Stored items

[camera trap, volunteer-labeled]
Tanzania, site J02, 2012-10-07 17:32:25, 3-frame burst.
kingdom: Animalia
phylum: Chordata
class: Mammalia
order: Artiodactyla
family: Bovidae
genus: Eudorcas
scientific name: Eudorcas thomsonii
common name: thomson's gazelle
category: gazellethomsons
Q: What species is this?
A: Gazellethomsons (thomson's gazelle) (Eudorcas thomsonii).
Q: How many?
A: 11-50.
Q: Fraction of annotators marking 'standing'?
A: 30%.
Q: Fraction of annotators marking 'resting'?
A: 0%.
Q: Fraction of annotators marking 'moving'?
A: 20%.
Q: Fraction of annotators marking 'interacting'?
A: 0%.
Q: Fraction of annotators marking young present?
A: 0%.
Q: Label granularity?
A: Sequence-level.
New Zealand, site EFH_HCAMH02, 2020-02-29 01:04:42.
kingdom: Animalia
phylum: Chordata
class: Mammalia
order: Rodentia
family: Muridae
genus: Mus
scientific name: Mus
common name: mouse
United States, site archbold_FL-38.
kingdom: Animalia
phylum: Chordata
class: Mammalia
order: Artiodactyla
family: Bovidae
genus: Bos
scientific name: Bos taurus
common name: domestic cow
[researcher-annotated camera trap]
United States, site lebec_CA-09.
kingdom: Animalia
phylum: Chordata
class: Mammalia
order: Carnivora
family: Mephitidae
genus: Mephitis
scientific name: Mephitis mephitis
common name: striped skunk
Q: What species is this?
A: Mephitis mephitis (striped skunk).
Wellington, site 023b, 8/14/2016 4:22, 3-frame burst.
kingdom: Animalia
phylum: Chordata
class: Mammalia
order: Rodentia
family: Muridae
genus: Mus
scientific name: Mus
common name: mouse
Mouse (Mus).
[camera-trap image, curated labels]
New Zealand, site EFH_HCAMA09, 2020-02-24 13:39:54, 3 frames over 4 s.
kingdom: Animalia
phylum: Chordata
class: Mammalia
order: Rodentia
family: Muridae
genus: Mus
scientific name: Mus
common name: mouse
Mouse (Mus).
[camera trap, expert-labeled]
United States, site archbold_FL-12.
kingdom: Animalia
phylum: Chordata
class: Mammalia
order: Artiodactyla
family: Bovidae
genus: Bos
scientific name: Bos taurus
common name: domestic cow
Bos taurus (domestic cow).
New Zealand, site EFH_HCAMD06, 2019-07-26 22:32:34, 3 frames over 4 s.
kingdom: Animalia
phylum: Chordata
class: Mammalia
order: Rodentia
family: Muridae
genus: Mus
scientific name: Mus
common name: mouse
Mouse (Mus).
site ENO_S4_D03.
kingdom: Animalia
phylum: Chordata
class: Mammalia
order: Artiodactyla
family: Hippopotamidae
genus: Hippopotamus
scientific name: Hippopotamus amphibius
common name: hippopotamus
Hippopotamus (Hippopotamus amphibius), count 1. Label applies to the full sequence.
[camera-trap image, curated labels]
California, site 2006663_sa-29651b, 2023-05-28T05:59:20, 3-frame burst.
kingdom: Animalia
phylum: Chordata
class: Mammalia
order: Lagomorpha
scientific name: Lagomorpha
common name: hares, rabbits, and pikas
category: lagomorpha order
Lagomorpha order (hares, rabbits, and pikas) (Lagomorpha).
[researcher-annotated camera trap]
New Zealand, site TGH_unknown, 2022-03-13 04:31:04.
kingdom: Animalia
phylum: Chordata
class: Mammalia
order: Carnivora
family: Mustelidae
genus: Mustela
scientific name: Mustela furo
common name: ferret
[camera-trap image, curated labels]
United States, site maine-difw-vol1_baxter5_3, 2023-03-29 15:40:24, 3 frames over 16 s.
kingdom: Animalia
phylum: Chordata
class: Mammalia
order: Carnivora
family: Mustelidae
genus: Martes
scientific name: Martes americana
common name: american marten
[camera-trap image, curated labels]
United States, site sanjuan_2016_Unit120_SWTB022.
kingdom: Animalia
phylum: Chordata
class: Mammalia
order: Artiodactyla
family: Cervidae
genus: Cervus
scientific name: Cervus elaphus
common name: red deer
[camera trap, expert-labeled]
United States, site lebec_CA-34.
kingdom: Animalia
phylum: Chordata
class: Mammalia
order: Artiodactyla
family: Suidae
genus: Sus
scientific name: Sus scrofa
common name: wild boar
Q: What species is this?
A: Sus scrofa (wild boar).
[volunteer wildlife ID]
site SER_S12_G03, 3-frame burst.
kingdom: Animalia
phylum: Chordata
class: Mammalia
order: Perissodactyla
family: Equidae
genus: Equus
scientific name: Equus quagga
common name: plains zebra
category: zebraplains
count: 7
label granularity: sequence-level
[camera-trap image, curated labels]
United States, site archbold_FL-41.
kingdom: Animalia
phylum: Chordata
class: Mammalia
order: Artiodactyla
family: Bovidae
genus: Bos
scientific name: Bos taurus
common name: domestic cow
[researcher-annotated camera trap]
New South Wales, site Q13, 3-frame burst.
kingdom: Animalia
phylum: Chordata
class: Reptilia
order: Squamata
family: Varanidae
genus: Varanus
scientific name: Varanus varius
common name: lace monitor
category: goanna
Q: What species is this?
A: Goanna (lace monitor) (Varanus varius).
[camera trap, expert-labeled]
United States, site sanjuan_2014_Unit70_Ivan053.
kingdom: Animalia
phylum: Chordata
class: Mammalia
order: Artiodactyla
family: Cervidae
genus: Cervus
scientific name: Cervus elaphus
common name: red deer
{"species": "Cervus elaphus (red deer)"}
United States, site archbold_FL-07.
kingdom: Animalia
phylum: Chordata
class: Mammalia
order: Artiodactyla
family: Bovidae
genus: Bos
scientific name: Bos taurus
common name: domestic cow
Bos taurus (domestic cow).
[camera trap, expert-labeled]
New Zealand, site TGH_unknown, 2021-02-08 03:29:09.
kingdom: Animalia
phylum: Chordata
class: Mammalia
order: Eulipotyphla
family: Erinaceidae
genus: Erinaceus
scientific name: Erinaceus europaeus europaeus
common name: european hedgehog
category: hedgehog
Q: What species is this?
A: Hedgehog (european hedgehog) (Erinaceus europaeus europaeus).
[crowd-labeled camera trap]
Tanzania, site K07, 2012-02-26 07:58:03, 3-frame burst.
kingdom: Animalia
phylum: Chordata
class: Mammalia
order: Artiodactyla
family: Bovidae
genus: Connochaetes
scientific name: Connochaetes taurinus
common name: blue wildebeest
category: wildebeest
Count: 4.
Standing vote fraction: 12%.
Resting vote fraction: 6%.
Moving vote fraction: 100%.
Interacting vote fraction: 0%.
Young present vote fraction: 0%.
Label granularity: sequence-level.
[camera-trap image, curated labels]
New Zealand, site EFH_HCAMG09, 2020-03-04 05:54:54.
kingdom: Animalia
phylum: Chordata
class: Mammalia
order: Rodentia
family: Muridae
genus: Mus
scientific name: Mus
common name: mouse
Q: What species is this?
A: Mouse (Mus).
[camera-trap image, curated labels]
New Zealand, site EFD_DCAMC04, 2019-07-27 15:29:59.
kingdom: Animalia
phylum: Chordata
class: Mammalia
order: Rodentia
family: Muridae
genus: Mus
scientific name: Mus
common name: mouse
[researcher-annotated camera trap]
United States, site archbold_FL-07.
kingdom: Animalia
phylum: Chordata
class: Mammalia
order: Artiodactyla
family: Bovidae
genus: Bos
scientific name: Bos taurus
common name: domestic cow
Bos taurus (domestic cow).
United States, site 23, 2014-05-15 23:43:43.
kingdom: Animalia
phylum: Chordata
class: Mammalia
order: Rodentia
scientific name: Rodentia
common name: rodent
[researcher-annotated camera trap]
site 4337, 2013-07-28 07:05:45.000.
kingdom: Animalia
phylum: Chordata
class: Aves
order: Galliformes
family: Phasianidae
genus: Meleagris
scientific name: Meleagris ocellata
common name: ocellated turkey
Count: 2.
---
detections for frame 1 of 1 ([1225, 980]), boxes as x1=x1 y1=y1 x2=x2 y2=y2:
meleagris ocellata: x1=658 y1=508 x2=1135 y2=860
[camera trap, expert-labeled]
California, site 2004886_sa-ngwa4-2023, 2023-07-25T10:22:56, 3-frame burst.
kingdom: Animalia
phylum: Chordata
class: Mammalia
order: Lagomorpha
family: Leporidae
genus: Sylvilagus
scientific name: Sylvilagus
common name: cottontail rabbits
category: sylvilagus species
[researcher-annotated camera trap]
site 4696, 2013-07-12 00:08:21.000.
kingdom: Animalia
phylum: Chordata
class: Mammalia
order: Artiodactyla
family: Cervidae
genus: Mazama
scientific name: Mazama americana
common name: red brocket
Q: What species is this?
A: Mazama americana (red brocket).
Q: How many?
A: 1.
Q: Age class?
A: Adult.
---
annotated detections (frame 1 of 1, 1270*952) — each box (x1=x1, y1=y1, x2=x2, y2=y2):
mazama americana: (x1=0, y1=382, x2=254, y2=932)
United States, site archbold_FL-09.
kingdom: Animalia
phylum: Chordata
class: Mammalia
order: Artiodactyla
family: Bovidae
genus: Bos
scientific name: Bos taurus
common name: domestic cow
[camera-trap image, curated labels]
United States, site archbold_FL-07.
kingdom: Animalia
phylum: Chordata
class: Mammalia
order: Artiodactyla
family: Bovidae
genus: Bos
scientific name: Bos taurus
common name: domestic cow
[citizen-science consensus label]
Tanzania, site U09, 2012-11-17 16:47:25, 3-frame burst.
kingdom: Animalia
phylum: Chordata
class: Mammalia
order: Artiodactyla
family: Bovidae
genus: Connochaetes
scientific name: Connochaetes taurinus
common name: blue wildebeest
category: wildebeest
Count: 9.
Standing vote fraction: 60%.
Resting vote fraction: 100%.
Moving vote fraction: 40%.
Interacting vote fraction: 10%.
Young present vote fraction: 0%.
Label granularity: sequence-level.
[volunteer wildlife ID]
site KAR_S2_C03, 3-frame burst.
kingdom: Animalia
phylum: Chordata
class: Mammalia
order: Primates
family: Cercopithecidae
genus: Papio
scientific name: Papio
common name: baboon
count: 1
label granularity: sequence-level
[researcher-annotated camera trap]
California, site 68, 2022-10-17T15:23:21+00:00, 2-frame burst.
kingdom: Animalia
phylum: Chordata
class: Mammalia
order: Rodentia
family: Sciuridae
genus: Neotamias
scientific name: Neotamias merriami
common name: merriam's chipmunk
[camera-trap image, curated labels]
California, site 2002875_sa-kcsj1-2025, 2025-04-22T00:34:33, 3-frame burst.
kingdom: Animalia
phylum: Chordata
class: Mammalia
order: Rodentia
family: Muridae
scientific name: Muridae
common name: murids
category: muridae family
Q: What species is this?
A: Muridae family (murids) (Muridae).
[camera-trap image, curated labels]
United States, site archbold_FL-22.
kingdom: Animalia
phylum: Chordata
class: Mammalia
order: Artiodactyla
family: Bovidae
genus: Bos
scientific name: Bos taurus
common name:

* [AIM OF THE TASK] Using the data above, reproduce exactly the lines between those holding "New Zealand, site EFH_HCAMG09, 2020-03-04" and "A: Mouse (Mus).", inclusive, and no others.

* [ANSWER TO THIS PROBLEM]
New Zealand, site EFH_HCAMG09, 2020-03-04 05:54:54.
kingdom: Animalia
phylum: Chordata
class: Mammalia
order: Rodentia
family: Muridae
genus: Mus
scientific name: Mus
common name: mouse
Q: What species is this?
A: Mouse (Mus).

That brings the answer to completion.